Scene-Text Visual Question Answering (ST-VQA) aims to understand scene text
in images and answer questions related to the text content. Most existing
methods heavily rely on the accuracy of Optical Character Recognition (OCR)
systems, and aggressive fine-tuning based on limited spatial location
information and erroneous OCR text information often leads to inevitable
overfitting. In this paper, we propose a multimodal adversarial training
architecture with spatial awareness capabilities.

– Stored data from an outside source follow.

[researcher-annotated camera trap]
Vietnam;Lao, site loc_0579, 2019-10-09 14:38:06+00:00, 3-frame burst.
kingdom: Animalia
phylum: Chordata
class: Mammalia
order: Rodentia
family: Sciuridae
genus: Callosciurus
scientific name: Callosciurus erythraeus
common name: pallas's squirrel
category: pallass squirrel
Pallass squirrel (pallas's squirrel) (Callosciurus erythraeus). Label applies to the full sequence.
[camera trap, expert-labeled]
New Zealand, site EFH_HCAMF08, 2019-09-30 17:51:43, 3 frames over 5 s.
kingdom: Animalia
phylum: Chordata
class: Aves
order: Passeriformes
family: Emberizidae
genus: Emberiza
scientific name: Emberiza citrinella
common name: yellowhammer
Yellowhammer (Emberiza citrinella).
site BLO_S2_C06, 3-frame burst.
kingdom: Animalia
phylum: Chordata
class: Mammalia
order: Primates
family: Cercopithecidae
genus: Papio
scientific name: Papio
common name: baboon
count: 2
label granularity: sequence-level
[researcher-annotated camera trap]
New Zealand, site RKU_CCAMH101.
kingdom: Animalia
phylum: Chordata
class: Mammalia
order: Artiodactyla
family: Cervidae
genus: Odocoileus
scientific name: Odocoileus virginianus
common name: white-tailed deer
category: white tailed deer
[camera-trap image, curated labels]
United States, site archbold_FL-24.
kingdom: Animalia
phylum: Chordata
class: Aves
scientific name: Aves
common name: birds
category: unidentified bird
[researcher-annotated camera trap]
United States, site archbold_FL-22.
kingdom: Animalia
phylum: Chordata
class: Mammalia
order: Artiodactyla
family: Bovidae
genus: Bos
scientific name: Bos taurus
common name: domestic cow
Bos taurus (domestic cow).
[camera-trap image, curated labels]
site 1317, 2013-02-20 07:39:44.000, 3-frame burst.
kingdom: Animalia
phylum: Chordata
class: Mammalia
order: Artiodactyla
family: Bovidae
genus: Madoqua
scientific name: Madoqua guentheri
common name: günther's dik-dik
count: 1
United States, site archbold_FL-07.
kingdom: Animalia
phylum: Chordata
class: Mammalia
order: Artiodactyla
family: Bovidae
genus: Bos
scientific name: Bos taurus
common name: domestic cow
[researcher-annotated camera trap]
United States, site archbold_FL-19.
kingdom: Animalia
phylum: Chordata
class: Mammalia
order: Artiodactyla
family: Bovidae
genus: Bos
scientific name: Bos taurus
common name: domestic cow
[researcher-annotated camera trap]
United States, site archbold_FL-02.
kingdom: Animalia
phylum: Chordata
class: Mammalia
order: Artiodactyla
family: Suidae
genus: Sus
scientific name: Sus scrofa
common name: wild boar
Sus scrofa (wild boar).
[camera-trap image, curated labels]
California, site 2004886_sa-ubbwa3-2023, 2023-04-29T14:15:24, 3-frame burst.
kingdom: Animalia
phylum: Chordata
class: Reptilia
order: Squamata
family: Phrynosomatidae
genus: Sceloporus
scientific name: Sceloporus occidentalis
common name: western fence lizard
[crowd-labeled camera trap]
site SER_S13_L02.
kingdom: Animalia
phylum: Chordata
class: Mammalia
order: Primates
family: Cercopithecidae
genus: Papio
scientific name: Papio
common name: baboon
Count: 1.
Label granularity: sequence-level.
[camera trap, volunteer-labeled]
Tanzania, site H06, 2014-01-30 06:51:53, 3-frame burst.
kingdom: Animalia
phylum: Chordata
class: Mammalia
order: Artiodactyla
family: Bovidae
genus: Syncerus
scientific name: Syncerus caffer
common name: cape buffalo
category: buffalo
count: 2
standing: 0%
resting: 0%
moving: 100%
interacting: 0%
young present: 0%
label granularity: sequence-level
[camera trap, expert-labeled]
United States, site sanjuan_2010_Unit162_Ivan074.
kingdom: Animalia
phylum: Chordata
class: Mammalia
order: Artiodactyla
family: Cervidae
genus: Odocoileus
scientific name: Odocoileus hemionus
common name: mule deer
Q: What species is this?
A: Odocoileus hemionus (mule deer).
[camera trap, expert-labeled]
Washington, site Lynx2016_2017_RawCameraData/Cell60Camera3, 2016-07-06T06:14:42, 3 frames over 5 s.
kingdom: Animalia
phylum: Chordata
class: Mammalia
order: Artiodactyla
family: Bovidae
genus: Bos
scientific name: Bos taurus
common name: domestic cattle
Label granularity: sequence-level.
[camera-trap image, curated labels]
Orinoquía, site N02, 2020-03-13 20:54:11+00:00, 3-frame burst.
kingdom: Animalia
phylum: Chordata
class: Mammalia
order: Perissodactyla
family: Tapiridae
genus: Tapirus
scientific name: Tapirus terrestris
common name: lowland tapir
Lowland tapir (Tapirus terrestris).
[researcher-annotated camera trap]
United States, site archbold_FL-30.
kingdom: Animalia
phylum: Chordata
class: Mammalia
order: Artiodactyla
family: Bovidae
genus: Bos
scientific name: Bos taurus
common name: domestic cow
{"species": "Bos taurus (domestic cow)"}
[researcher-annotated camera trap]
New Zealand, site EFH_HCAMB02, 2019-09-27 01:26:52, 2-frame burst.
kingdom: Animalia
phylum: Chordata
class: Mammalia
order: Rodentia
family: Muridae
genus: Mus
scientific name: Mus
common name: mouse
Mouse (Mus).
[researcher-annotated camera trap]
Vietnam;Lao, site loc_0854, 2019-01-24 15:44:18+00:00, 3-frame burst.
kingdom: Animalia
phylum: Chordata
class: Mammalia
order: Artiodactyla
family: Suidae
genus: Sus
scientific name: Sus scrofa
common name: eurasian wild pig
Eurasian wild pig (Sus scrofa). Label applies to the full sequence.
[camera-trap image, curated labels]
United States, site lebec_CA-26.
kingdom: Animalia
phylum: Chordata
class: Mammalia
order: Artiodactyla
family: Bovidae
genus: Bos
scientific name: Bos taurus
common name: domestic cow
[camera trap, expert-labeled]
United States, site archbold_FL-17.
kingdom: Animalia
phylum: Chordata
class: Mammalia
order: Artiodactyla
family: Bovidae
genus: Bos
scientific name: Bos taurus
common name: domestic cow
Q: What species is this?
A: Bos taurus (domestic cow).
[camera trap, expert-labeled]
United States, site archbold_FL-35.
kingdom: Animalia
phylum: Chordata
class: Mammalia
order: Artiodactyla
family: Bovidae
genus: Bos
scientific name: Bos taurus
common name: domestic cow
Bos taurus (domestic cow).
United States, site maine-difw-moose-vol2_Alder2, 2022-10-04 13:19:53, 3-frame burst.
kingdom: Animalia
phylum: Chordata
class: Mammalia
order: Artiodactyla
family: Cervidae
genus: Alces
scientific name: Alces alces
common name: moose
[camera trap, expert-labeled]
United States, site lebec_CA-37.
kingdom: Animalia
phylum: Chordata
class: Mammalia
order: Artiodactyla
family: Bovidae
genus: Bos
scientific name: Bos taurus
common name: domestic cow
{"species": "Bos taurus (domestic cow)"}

Specifically, we introduce an
Adversarial OCR Enhancement (AOE) module, which leverages adversarial training
in the embedding space of OCR modality to enhance fault-tolerant representation
of OCR texts, thereby reducing noise caused by OCR errors. Simultaneously, We
add a Spatial-Aware Self-Attention (SASA) mechanism to help the model better
capture the spatial relationships among OCR tokens. Various experiments
demonstrate that our method achieves significant performance improvements on
both the ST-VQA and TextVQA datasets and provides a novel paradigm for
multimodal adversarial training.

本研究提出了一种多模态的对抗训练架构，其中引入了对抗性 OCR 增强（AOE）模块和空间感知自注意力（SASA）机制，旨在改善场景文本视觉问答的性能，并为多模态对抗训练提供了新的方法。